We left off the story of microcaptive promoter Celia Clark with the article Former Microcaptive Promoter Sues IRS After Being Assessed With $11 Million In Section 6700 Penalties (Dec. 11, 2021). As related in that article, the IRS assessed Clark with $11 million in penalties, Clark paid a little over $1.7 million in penalties, and then Clark filed a refund lawsuit against the IRS in the U.S. District Court for the Southern District of Florida.
We now come to the end of that case, as the IRS and Clark have settled and Clark has fully paid the settlement. This information is public knowledge as found in the Joint Notice of Settlement, the Order Granting Judgment and finally the Satisfaction of Judgment.
In summary, the Order states that the IRS was awarded a judgment on its counterclaim against Clark in the amount of over $11.6 million. The case settled with Clark paying $5.2 million, which is slightly less than half of what the IRS sought but still a painful amount. I would guess, without knowing, that the amount of this settlement was probably driven more by what Clark was able to pay rather than the issues in the case. On the other hand, another microcaptive promoter had just a couple of weeks before won a jury trial against the IRS in a similar situation, albeit the promoter in that case was much lower profile than Clark and that promoter had not been involved with any microcaptive clients who had lost a case before the U.S. Tax Court, see Captive Manager Avoids 6700 Penalties After Jury Trial (April 13, 2024). With the stakes being so large, neither side was willing to throw the die and this settlement resulted.
This result was probably also driven by the fact that Clark did some smart risk management for herself. After the Avrahami case was decided in favor of the IRS before the U.S. Tax Court, Clark immediately closed her law firm and captive operations and apparently retired. Also, and unlike some others involved in microcaptives, I can’t recall any allegations of Clark doing really egregious things like backdating policy documents. This seemed to be more an instance of Clark believing that she was correct in her interpretation of the tax law when in reality she was ultimately determined to be just terribly wrong.
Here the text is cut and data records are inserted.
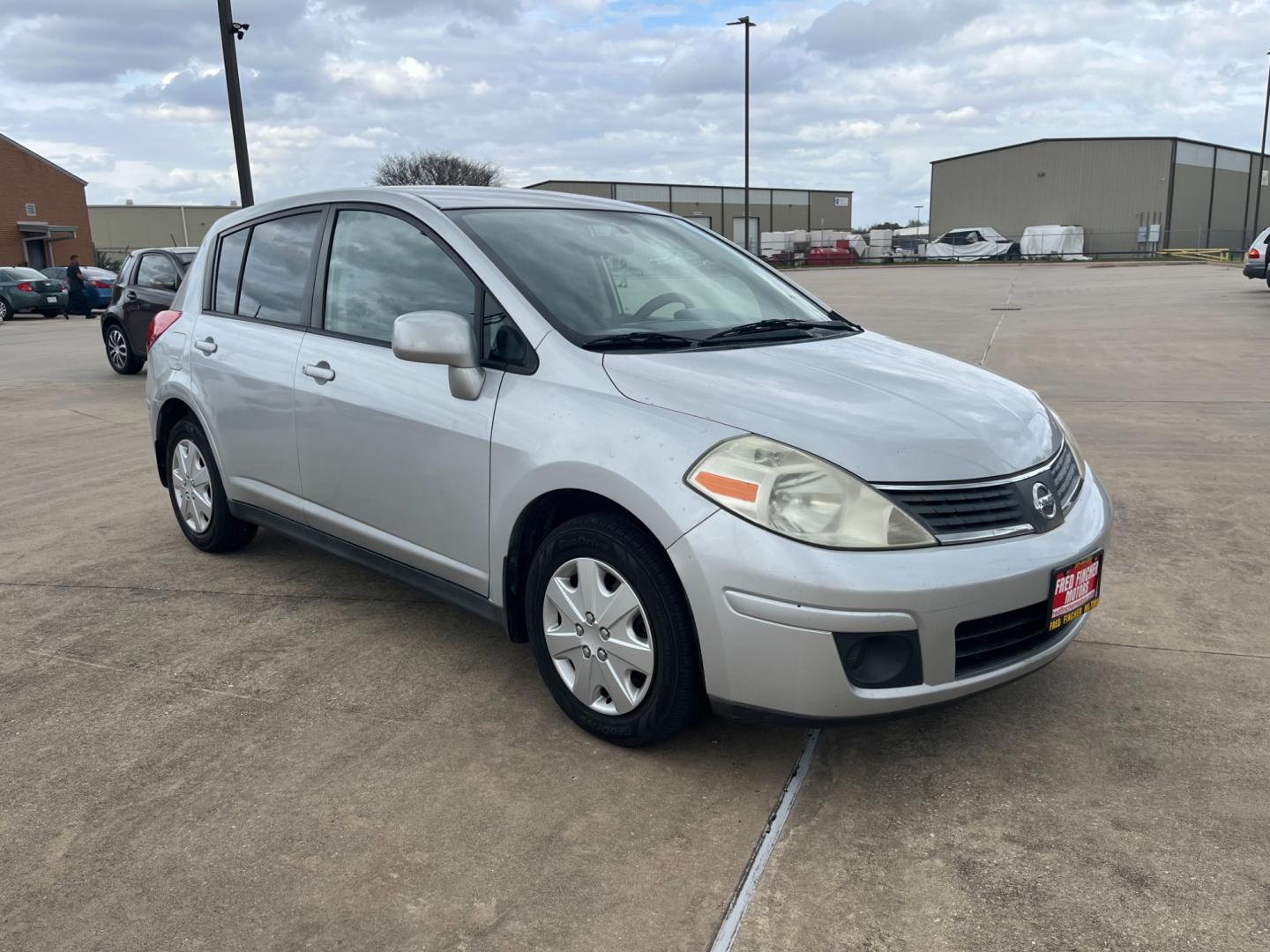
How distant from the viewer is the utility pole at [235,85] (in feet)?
40.9

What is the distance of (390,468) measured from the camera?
362 centimetres

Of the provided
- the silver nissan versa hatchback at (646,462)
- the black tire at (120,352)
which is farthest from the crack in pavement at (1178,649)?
the black tire at (120,352)

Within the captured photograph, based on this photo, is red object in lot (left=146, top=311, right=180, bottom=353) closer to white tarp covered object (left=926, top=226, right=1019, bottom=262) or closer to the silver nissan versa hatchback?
the silver nissan versa hatchback

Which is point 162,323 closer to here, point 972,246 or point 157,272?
point 157,272

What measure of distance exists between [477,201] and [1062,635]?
2.49m

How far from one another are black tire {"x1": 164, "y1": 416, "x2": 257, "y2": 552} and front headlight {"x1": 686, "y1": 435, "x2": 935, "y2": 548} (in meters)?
2.94

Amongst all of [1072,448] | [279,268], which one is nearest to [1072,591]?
[1072,448]

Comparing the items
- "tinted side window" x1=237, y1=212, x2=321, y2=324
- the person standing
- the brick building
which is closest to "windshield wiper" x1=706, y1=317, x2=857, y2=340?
"tinted side window" x1=237, y1=212, x2=321, y2=324

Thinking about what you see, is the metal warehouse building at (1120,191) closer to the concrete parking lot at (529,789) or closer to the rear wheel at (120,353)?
the rear wheel at (120,353)

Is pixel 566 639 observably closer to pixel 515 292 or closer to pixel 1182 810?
pixel 515 292

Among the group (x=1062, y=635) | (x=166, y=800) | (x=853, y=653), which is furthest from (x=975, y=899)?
(x=166, y=800)

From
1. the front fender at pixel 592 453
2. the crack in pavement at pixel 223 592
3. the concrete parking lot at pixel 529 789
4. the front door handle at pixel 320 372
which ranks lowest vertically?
the concrete parking lot at pixel 529 789

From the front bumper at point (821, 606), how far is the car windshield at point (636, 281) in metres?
0.94

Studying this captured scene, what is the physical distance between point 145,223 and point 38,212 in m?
21.8
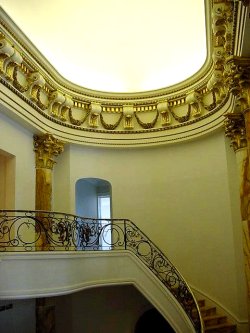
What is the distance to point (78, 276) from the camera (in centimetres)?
739

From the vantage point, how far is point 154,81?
11219mm

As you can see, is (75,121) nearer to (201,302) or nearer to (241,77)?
(241,77)

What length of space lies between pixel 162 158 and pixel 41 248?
440cm

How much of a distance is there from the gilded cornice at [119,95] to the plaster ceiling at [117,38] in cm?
38

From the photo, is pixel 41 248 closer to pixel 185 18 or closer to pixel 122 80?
pixel 122 80

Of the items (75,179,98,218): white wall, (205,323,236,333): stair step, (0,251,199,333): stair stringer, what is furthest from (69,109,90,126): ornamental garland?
(205,323,236,333): stair step

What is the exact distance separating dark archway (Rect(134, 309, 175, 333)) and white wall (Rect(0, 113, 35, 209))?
4422 mm

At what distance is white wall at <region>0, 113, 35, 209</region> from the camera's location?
8438mm

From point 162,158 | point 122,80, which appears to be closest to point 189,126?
point 162,158

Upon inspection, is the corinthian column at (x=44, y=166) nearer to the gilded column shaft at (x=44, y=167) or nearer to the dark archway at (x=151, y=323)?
the gilded column shaft at (x=44, y=167)

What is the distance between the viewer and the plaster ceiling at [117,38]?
828cm

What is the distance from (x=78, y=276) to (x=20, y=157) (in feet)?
10.5

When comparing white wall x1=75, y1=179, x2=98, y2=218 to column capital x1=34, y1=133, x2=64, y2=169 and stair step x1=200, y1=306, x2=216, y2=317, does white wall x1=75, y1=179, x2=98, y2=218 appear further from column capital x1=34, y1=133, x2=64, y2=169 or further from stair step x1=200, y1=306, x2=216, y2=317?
stair step x1=200, y1=306, x2=216, y2=317

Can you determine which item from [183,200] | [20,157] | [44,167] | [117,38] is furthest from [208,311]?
[117,38]
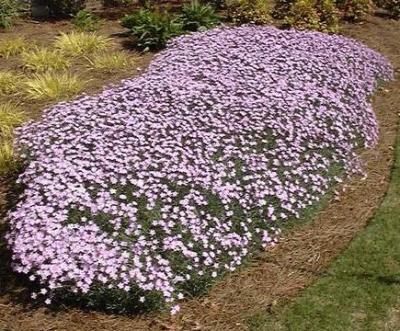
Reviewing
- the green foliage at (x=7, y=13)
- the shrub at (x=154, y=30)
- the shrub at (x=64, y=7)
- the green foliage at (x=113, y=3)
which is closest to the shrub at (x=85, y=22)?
the shrub at (x=64, y=7)

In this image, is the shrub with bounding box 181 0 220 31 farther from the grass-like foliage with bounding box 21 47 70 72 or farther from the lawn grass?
the lawn grass

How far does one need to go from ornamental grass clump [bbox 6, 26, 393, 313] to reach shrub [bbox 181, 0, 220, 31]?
257 centimetres

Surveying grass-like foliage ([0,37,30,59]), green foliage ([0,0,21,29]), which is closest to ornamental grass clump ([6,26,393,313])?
grass-like foliage ([0,37,30,59])

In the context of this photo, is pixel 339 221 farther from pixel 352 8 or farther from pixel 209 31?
pixel 352 8

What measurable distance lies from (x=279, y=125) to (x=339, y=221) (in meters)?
1.47

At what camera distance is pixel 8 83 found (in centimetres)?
1025

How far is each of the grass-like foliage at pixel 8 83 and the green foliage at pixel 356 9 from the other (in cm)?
799

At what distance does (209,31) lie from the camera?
11.3 m

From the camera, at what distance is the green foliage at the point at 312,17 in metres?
12.6

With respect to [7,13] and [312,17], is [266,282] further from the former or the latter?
[7,13]

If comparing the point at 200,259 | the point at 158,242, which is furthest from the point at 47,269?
the point at 200,259

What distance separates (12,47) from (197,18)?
3.78m

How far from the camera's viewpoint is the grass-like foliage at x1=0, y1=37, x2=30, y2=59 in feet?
39.0

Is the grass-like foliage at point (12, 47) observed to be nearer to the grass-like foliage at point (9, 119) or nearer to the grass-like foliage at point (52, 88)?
the grass-like foliage at point (52, 88)
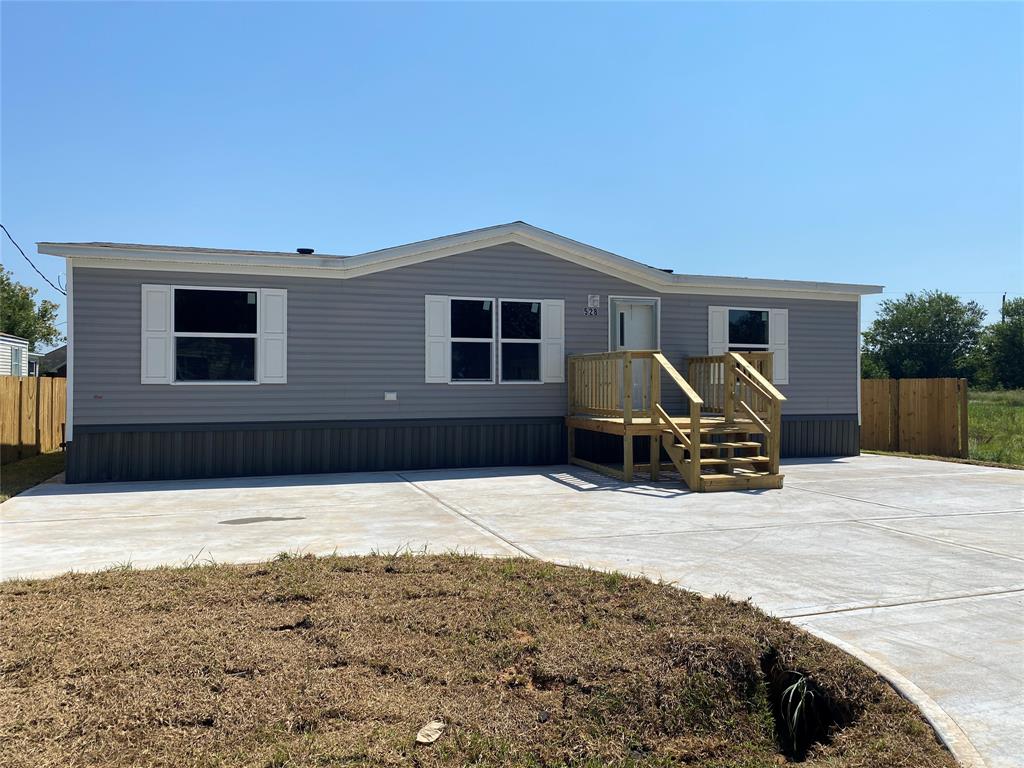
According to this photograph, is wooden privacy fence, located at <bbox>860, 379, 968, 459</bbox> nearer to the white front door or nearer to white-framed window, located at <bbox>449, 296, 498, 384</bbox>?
the white front door

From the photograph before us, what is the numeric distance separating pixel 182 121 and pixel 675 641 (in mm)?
13261

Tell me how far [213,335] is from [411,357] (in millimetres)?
2771

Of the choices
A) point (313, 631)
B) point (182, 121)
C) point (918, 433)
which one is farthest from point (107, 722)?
point (918, 433)

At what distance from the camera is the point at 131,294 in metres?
9.73

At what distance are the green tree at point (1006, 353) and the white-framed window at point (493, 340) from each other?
47303mm

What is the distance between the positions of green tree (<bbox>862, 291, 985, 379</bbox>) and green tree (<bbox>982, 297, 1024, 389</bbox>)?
4100 millimetres

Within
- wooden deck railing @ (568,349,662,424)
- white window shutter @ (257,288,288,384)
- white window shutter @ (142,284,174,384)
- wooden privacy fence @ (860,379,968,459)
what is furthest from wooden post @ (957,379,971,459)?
white window shutter @ (142,284,174,384)

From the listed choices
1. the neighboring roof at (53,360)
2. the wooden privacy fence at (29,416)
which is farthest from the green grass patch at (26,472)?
the neighboring roof at (53,360)

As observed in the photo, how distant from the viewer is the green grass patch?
8945mm

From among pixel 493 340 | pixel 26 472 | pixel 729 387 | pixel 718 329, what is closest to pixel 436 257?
pixel 493 340

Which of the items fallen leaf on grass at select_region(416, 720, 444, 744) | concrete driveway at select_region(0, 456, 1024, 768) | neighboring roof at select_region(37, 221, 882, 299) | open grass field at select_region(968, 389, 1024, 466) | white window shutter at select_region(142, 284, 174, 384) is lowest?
fallen leaf on grass at select_region(416, 720, 444, 744)

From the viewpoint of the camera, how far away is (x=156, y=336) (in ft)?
32.2

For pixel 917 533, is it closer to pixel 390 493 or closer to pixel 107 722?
pixel 390 493

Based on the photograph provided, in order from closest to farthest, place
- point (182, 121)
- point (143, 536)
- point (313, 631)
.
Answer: point (313, 631), point (143, 536), point (182, 121)
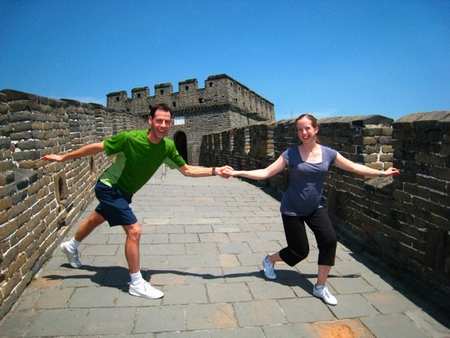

Compare this with so many of the microcaptive promoters who blissfully continued to market and sell microcaptives long after the Avrahami decision and even after the U.S. Tenth Circuit Court of Appeals blistered microcaptives in the Reserve Mechanical decision. These promoters knew they were in the wrong, yet they persisted because the money was so good. Good luck to these folks getting anything like a good settlement when their own time comes.
Believe it or not, there are still a few microcaptive promoters out there who are still selling these things, mostly “cell captives” organized as series LLCs. I know, because once in while somebody who has been pitched one of these deals will ask me to review what somebody is trying to sell to them. The promoters simply disparage all the U.S. Tax Court (and 10th Circuit) losses as being from inferior-quality programs, thus suggesting that their own bag of manure doesn’t smell so bad. Why these folks still haven’t been shut down is a great mystery to me.
Anyway, Clark was nothing like the worst promoter of microcaptives and at least she finally saw the writing on the wall when the Avrahami opinion was issued. Her chapter in the story of microcaptives has now closed, but be assured there will be some interesting chapters on other promoters yet to come.